The Israel Antiquities Authority has successfully repatriated a rare First Temple-period document from the United States, the IAA announced on Wednesday.

The papyrus document is written in ancient Hebrew script and is believed to have been found in a cave in the Judean Desert, according to the IAA.

The item consists of four torn lines that begin with the words, “To Ishmael send,” suggesting the fragment is part of a letter containing instructions to the recipient. It therefore likely dates back to the sixth or seventh centuries BCE, joining only two other documents from this period in the IAA’s Dead Sea Scrolls collection.

All three papyri come from the Judean Desert, where the dry climate enabled their preservation.

The story began when Ada Yardeni, Ph.D., a scholar of ancient Hebrew script, died in June 2018. Israel Prize laureate in Biblical Studies Shmuel Ahituv, the former head of the Department of Bible, Archaeology and Ancient Near Eastern Studies at Ben-Gurion University of the Negev, was asked to complete the publication of her work.

He was surprised to find a photograph of a then-unknown document, together with Yardeni’s preliminary decipherment.

This led to a campaign by Ahituv and the IAA’s Antiquities Theft Prevention Unit to locate the papyrus in question.
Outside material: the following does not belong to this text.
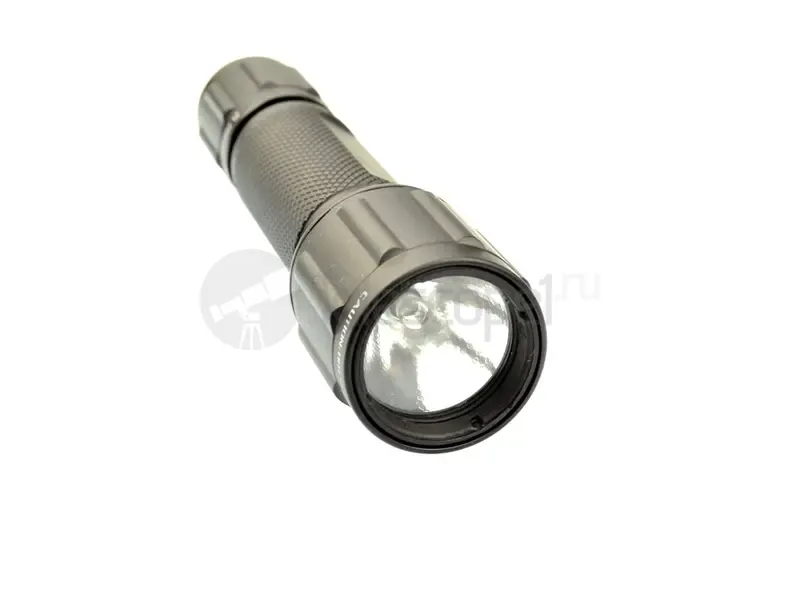 Фонарь NexTORCH T6A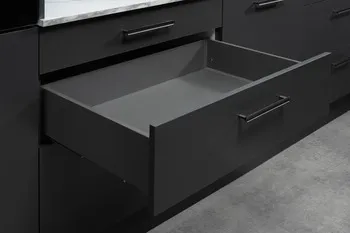 Matrix Box S Slim ant. 16/135/500mm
It was eventually tracked to a resident of Montana in the United States, who explained that his mother had acquired the papyrus when she visited Jerusalem in 1965. It was given to her by Joseph Sa’ad, curator of the city’s Rockefeller Archaeological Museum, and Halil Iskander Kandu, a well-known antiquities dealer from Bethlehem, who many years ago sold thousands of Dead Sea scroll fragments.
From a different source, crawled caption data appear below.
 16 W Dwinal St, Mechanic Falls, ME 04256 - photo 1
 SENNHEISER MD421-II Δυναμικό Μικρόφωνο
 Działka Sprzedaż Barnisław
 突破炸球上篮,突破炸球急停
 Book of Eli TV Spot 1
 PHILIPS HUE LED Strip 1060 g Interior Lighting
To persuade the owner to transfer the papyrus to Israel, where it would be conserved in climate-controlled conditions, he was invited to visit the IAA’s Judean Desert Scroll Department’s Conservation Laboratory in Jerusalem. Thereafter, he generously donated the relic to the IAA.

“The name Ishmael mentioned in the document was a common name in the biblical period, meaning ‘God will hear,’” said Ahituv. “It first appears in the Bible as the name of the son of Abraham and Hagar, and it is subsequently the personal name of several individuals in the Bible, including Yishmael ben Netanyahu, who murdered the [Babylonian] governor [of Judea], Gedaliah ben Ahikam,” he added.

“It also appears as the name of officials on paleographic finds such as bullae (clay stamp seals) used for sealing royal documents in the administration of the Kingdom of Judah: for example, the bulla reading, ‘To Yishmael, son of the king.’ The present document probably certified a dispatch either to, or from, Yishmael,” said Ahituv.

The “Ishmael Papyrus” will be introduced to the public at the First Judean Desert Conference that will be held at the Bible Lands Museum in Jerusalem on September 15.